Skillv0.1.0

ClawScan security

LLMs.txt Generator · ClawHub's context-aware review of the artifact, metadata, and declared behavior.

Scanner verdict

SuspiciousFeb 28, 2026, 7:12 AM

Verdict: suspicious
Confidence: medium
Model: gpt-5-mini
Summary: The skill largely does what it says (crawls a site and builds llms.txt), but there are incongruities around how it's executed and its dependencies that deserve review before running.
Guidance: This skill appears to implement the described crawler and llms.txt generation, but before running it you should: (1) review the crawl.py source yourself (it only issues HTTP GETs and parses HTML, but it extracts emails and page text), (2) note that dependencies (httpx, beautifulsoup4, lxml) are required but not installed by the registry — either run it in a controlled virtualenv or provide the packages, (3) the SKILL.md hardcodes a virtualenv/workspace path that may not exist — adjust the invocation to your environment, (4) avoid asking it to crawl sensitive internal URLs unless you trust the environment (the crawler will fetch any URL you give it), and (5) consider running the skill in a sandboxed environment or with restricted network access until you're comfortable with its behavior.

Review Dimensions

Purpose & Capability: noteName/description match the included code: scripts/crawl.py implements a 2-level crawler and extraction heuristics consistent with generating an llms.txt. However, SKILL.md hardcodes a Python virtualenv path (~/.virtualenvs/llms-txt-generator/bin/python3) and a workspace path (~/.openclaw/workspace/llms-txt-generator/scripts/crawl.py) even though the skill declares no required binaries or install steps — this mismatch is unexpected.
Instruction Scope: noteInstructions restrict actions to crawling the user-provided site and re-crawling extra URLs, producing /tmp/llms_business_info.json and conversational gap-filling.
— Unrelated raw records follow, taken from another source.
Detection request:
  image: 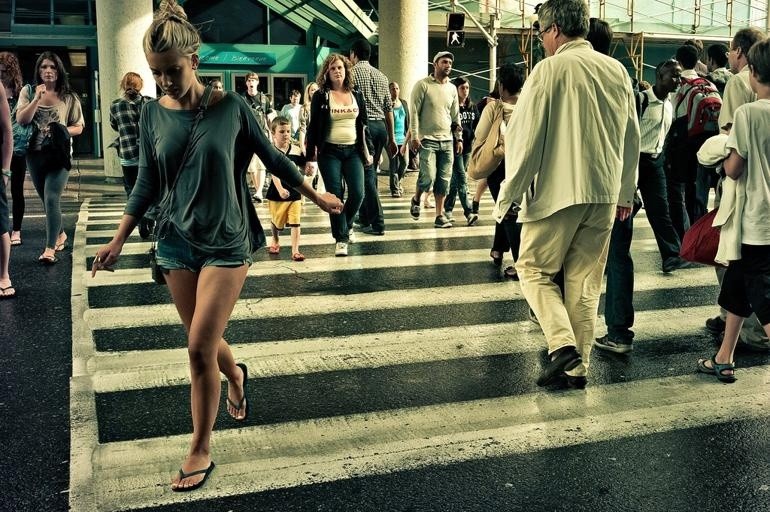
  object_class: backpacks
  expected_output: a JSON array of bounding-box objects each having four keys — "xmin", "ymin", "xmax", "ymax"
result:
[{"xmin": 673, "ymin": 75, "xmax": 723, "ymax": 146}]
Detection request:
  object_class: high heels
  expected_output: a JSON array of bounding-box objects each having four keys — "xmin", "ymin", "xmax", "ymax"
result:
[
  {"xmin": 504, "ymin": 266, "xmax": 520, "ymax": 281},
  {"xmin": 490, "ymin": 248, "xmax": 504, "ymax": 266}
]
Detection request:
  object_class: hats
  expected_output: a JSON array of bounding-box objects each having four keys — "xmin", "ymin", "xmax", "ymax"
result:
[{"xmin": 432, "ymin": 50, "xmax": 455, "ymax": 64}]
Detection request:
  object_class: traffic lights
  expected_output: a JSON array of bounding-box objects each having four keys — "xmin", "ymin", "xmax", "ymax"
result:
[{"xmin": 445, "ymin": 10, "xmax": 467, "ymax": 50}]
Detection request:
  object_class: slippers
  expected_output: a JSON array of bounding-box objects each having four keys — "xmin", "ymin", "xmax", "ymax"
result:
[
  {"xmin": 38, "ymin": 236, "xmax": 68, "ymax": 264},
  {"xmin": 291, "ymin": 252, "xmax": 306, "ymax": 261},
  {"xmin": 0, "ymin": 278, "xmax": 17, "ymax": 299},
  {"xmin": 10, "ymin": 230, "xmax": 23, "ymax": 246},
  {"xmin": 171, "ymin": 460, "xmax": 216, "ymax": 493},
  {"xmin": 269, "ymin": 243, "xmax": 280, "ymax": 255},
  {"xmin": 225, "ymin": 363, "xmax": 249, "ymax": 422}
]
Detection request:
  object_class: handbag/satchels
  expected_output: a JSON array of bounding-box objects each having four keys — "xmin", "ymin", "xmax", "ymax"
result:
[
  {"xmin": 467, "ymin": 98, "xmax": 508, "ymax": 181},
  {"xmin": 678, "ymin": 205, "xmax": 728, "ymax": 269},
  {"xmin": 10, "ymin": 82, "xmax": 34, "ymax": 156},
  {"xmin": 148, "ymin": 246, "xmax": 168, "ymax": 285},
  {"xmin": 360, "ymin": 123, "xmax": 375, "ymax": 167}
]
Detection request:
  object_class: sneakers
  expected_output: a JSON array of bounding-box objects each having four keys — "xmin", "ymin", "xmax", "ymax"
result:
[
  {"xmin": 593, "ymin": 334, "xmax": 634, "ymax": 354},
  {"xmin": 706, "ymin": 315, "xmax": 745, "ymax": 346},
  {"xmin": 433, "ymin": 211, "xmax": 456, "ymax": 228},
  {"xmin": 465, "ymin": 196, "xmax": 480, "ymax": 226},
  {"xmin": 410, "ymin": 196, "xmax": 421, "ymax": 221},
  {"xmin": 352, "ymin": 214, "xmax": 385, "ymax": 236},
  {"xmin": 391, "ymin": 182, "xmax": 404, "ymax": 198},
  {"xmin": 335, "ymin": 228, "xmax": 356, "ymax": 256}
]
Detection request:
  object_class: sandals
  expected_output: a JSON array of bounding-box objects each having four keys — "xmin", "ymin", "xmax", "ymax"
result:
[{"xmin": 696, "ymin": 353, "xmax": 737, "ymax": 384}]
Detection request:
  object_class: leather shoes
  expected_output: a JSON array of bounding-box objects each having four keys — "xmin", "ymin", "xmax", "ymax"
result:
[
  {"xmin": 661, "ymin": 254, "xmax": 693, "ymax": 274},
  {"xmin": 535, "ymin": 346, "xmax": 588, "ymax": 387}
]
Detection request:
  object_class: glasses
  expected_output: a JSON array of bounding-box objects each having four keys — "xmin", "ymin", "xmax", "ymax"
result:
[
  {"xmin": 658, "ymin": 58, "xmax": 679, "ymax": 73},
  {"xmin": 724, "ymin": 47, "xmax": 738, "ymax": 59},
  {"xmin": 536, "ymin": 24, "xmax": 563, "ymax": 42}
]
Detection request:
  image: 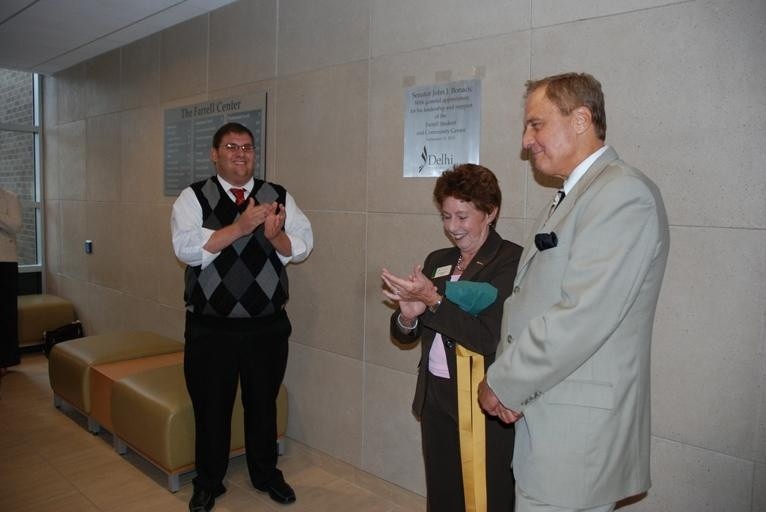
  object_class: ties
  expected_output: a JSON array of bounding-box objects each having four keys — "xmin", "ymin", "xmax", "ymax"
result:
[{"xmin": 229, "ymin": 188, "xmax": 248, "ymax": 204}]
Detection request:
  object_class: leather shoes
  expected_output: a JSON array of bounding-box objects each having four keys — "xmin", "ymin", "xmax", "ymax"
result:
[
  {"xmin": 256, "ymin": 475, "xmax": 296, "ymax": 504},
  {"xmin": 188, "ymin": 490, "xmax": 219, "ymax": 511}
]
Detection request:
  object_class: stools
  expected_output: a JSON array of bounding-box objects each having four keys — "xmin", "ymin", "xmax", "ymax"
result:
[{"xmin": 16, "ymin": 292, "xmax": 73, "ymax": 356}]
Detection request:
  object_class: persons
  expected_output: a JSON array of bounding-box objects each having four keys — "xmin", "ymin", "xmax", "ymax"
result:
[
  {"xmin": 476, "ymin": 70, "xmax": 668, "ymax": 511},
  {"xmin": 170, "ymin": 121, "xmax": 317, "ymax": 510},
  {"xmin": 379, "ymin": 163, "xmax": 525, "ymax": 511},
  {"xmin": 0, "ymin": 184, "xmax": 26, "ymax": 375}
]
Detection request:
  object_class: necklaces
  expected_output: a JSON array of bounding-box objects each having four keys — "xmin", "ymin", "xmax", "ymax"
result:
[{"xmin": 456, "ymin": 255, "xmax": 466, "ymax": 271}]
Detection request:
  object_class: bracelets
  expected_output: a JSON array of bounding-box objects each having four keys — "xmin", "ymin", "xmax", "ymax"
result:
[{"xmin": 397, "ymin": 313, "xmax": 419, "ymax": 329}]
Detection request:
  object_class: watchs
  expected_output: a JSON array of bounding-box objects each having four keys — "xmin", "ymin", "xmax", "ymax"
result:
[{"xmin": 428, "ymin": 294, "xmax": 442, "ymax": 313}]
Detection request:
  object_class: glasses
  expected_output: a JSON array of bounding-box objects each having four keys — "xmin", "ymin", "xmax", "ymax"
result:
[{"xmin": 219, "ymin": 144, "xmax": 255, "ymax": 152}]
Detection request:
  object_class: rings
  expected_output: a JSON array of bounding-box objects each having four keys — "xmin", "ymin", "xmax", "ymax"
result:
[{"xmin": 396, "ymin": 289, "xmax": 400, "ymax": 295}]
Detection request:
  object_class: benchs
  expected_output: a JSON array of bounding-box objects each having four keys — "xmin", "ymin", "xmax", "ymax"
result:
[{"xmin": 48, "ymin": 329, "xmax": 287, "ymax": 494}]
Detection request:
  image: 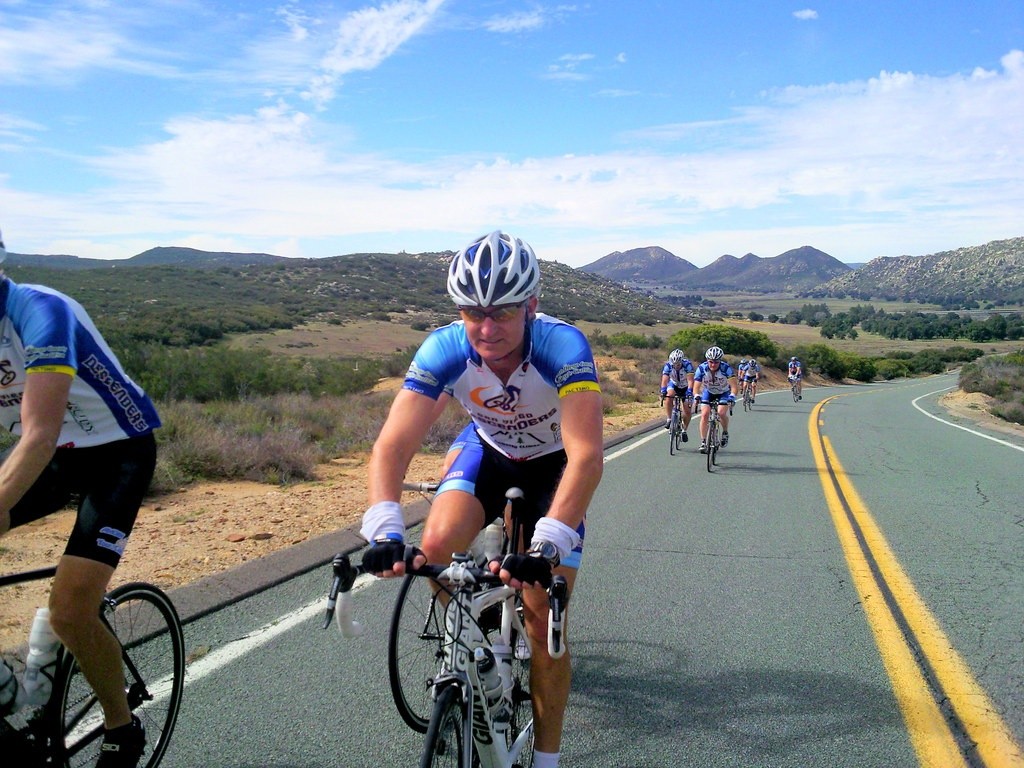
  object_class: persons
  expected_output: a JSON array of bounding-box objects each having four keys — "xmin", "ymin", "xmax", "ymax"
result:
[
  {"xmin": 360, "ymin": 230, "xmax": 603, "ymax": 767},
  {"xmin": 738, "ymin": 359, "xmax": 760, "ymax": 406},
  {"xmin": 692, "ymin": 346, "xmax": 738, "ymax": 452},
  {"xmin": 661, "ymin": 348, "xmax": 694, "ymax": 443},
  {"xmin": 0, "ymin": 229, "xmax": 160, "ymax": 767},
  {"xmin": 787, "ymin": 357, "xmax": 802, "ymax": 400}
]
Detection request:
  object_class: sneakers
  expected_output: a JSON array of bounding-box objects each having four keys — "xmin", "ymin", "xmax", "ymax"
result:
[
  {"xmin": 665, "ymin": 421, "xmax": 670, "ymax": 429},
  {"xmin": 95, "ymin": 714, "xmax": 146, "ymax": 768},
  {"xmin": 682, "ymin": 431, "xmax": 688, "ymax": 442},
  {"xmin": 719, "ymin": 432, "xmax": 729, "ymax": 448},
  {"xmin": 698, "ymin": 443, "xmax": 707, "ymax": 451}
]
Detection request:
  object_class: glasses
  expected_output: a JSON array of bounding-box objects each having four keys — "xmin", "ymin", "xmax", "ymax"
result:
[
  {"xmin": 460, "ymin": 299, "xmax": 528, "ymax": 324},
  {"xmin": 708, "ymin": 360, "xmax": 720, "ymax": 364}
]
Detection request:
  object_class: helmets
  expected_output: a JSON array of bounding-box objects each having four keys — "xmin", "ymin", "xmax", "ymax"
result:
[
  {"xmin": 446, "ymin": 230, "xmax": 539, "ymax": 307},
  {"xmin": 749, "ymin": 359, "xmax": 756, "ymax": 367},
  {"xmin": 791, "ymin": 357, "xmax": 796, "ymax": 361},
  {"xmin": 741, "ymin": 358, "xmax": 747, "ymax": 365},
  {"xmin": 705, "ymin": 346, "xmax": 724, "ymax": 360},
  {"xmin": 669, "ymin": 349, "xmax": 684, "ymax": 365}
]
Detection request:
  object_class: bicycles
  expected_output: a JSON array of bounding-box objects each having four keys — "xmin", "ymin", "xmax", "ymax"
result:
[
  {"xmin": 317, "ymin": 483, "xmax": 570, "ymax": 768},
  {"xmin": 0, "ymin": 490, "xmax": 188, "ymax": 768},
  {"xmin": 693, "ymin": 395, "xmax": 735, "ymax": 472},
  {"xmin": 660, "ymin": 390, "xmax": 692, "ymax": 456},
  {"xmin": 787, "ymin": 376, "xmax": 801, "ymax": 403},
  {"xmin": 737, "ymin": 378, "xmax": 758, "ymax": 412}
]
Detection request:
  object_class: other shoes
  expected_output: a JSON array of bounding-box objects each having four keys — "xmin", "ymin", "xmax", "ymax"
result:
[
  {"xmin": 799, "ymin": 396, "xmax": 802, "ymax": 400},
  {"xmin": 751, "ymin": 400, "xmax": 754, "ymax": 403}
]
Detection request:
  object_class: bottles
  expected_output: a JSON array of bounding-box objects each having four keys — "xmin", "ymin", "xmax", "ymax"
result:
[
  {"xmin": 490, "ymin": 634, "xmax": 512, "ymax": 722},
  {"xmin": 21, "ymin": 606, "xmax": 61, "ymax": 708},
  {"xmin": 474, "ymin": 645, "xmax": 504, "ymax": 712},
  {"xmin": 0, "ymin": 655, "xmax": 25, "ymax": 717}
]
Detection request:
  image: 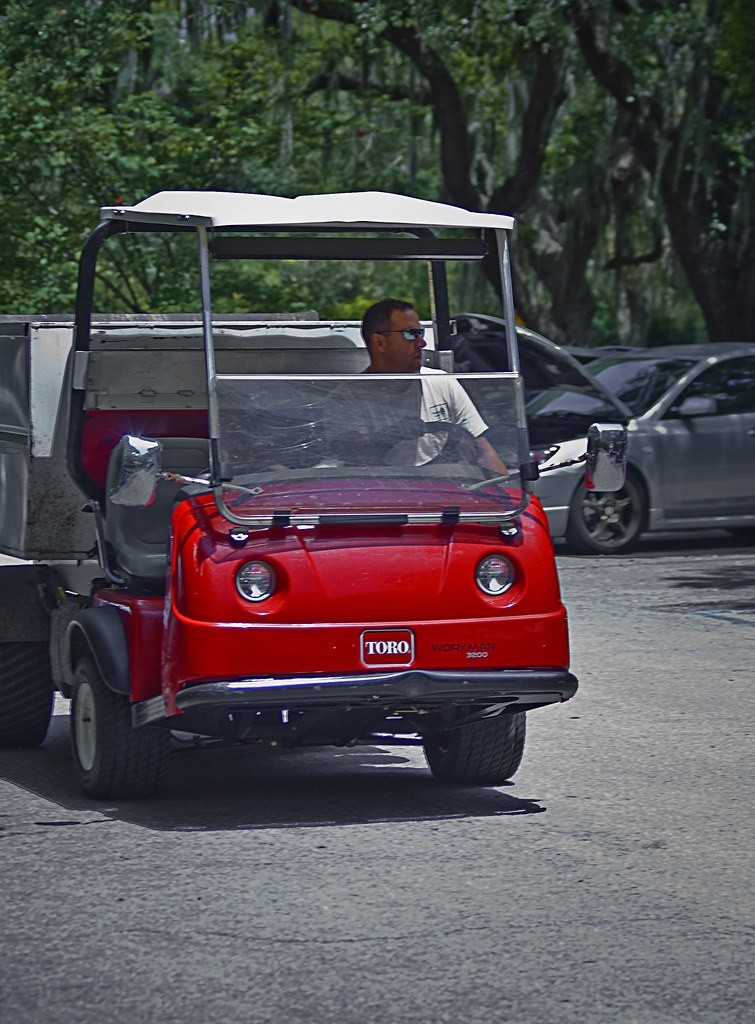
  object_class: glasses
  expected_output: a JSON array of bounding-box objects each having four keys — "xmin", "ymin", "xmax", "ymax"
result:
[{"xmin": 377, "ymin": 328, "xmax": 424, "ymax": 340}]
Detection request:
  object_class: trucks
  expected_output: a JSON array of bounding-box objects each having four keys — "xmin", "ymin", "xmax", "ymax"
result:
[{"xmin": 0, "ymin": 188, "xmax": 578, "ymax": 801}]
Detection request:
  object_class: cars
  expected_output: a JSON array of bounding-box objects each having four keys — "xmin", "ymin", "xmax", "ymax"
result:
[{"xmin": 449, "ymin": 310, "xmax": 755, "ymax": 556}]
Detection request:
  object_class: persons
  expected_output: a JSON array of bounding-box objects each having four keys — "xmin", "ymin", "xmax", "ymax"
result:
[{"xmin": 322, "ymin": 299, "xmax": 509, "ymax": 484}]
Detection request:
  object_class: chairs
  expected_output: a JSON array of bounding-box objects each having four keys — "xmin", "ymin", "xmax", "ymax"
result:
[{"xmin": 103, "ymin": 438, "xmax": 212, "ymax": 589}]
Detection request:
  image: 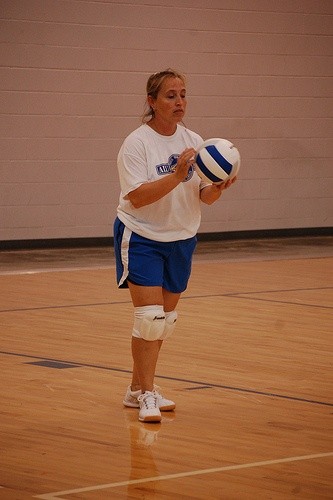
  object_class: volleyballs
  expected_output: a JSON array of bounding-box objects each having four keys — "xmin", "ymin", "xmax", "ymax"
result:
[{"xmin": 191, "ymin": 137, "xmax": 242, "ymax": 186}]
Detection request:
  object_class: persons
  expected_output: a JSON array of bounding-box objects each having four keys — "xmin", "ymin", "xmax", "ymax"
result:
[{"xmin": 112, "ymin": 67, "xmax": 239, "ymax": 423}]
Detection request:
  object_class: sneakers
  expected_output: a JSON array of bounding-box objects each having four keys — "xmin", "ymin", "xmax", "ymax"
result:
[
  {"xmin": 137, "ymin": 391, "xmax": 164, "ymax": 425},
  {"xmin": 123, "ymin": 384, "xmax": 176, "ymax": 413}
]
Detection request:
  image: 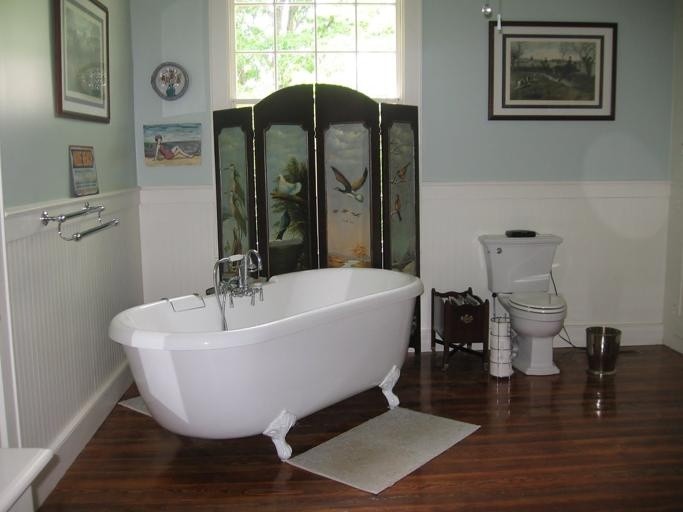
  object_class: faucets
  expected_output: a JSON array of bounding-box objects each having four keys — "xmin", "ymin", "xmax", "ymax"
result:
[{"xmin": 242, "ymin": 248, "xmax": 263, "ymax": 293}]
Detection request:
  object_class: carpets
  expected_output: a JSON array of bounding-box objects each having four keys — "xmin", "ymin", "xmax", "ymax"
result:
[
  {"xmin": 118, "ymin": 396, "xmax": 153, "ymax": 418},
  {"xmin": 285, "ymin": 406, "xmax": 482, "ymax": 495}
]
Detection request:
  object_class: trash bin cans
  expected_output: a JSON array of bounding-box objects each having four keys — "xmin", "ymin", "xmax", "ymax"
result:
[{"xmin": 585, "ymin": 326, "xmax": 621, "ymax": 375}]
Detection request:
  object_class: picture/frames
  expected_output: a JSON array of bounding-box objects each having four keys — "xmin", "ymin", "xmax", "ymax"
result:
[
  {"xmin": 54, "ymin": 0, "xmax": 110, "ymax": 124},
  {"xmin": 487, "ymin": 20, "xmax": 618, "ymax": 121}
]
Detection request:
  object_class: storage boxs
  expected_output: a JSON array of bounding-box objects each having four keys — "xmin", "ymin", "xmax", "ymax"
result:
[{"xmin": 431, "ymin": 287, "xmax": 489, "ymax": 373}]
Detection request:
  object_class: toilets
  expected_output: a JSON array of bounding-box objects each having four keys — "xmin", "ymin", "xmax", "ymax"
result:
[{"xmin": 477, "ymin": 231, "xmax": 570, "ymax": 375}]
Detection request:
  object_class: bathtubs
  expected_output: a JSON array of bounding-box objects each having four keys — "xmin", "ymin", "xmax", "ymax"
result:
[{"xmin": 108, "ymin": 267, "xmax": 426, "ymax": 461}]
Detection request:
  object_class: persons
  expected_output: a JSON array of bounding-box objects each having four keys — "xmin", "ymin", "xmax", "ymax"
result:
[{"xmin": 151, "ymin": 135, "xmax": 195, "ymax": 162}]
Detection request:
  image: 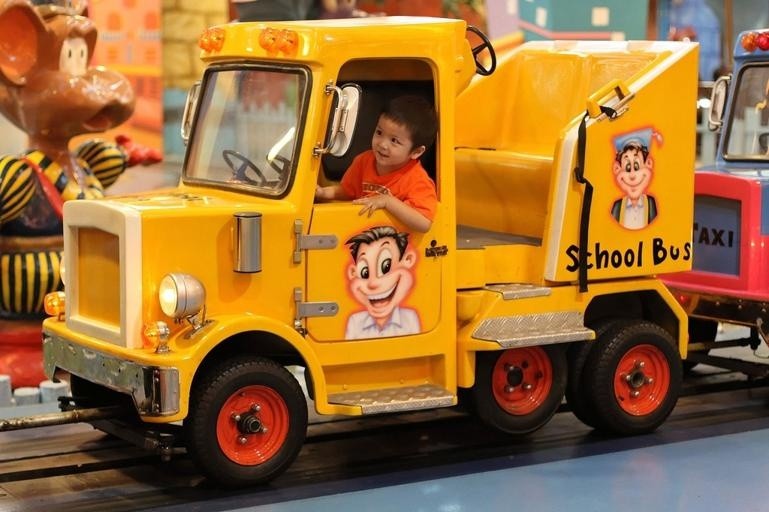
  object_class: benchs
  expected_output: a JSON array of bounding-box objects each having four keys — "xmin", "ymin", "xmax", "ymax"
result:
[{"xmin": 452, "ymin": 40, "xmax": 696, "ymax": 238}]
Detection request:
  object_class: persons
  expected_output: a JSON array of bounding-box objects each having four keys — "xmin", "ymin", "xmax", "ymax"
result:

The crawler extracts emails and raw page text (including up to 8000 chars in deep mode). This is within the stated purpose, but extracting emails/raw text is sensitive and the skill will fetch any URLs the user (or agent) supplies, which could reach internal endpoints if given.
Install Mechanism: concernThere is no install spec despite the code requiring Python packages (httpx, beautifulsoup4, lxml). The SKILL.md invokes a specific virtualenv path that is not provisioned by the registry metadata. That mismatch means the runtime may fail or an operator might create the virtualenv themselves (with attendant trust concerns). No external downloads or obscure URLs are used in the code, which is good, but dependency handling is underspecified.
Credentials: noteThe skill requests no environment variables or credentials, which aligns with its stated purpose. It does extract email addresses and other public content from crawled pages; including emails in generated llms.txt is consistent with the referenced spec, but users should be aware public email addresses found by the crawler will be surfaced in output.
Persistence & Privilege: okalways is false and the skill doesn't request persistent system-wide privileges. It writes to /tmp/llms_business_info.json (transient) and reads/writes only its own workspace/script — no evidence it alters other skills or global config.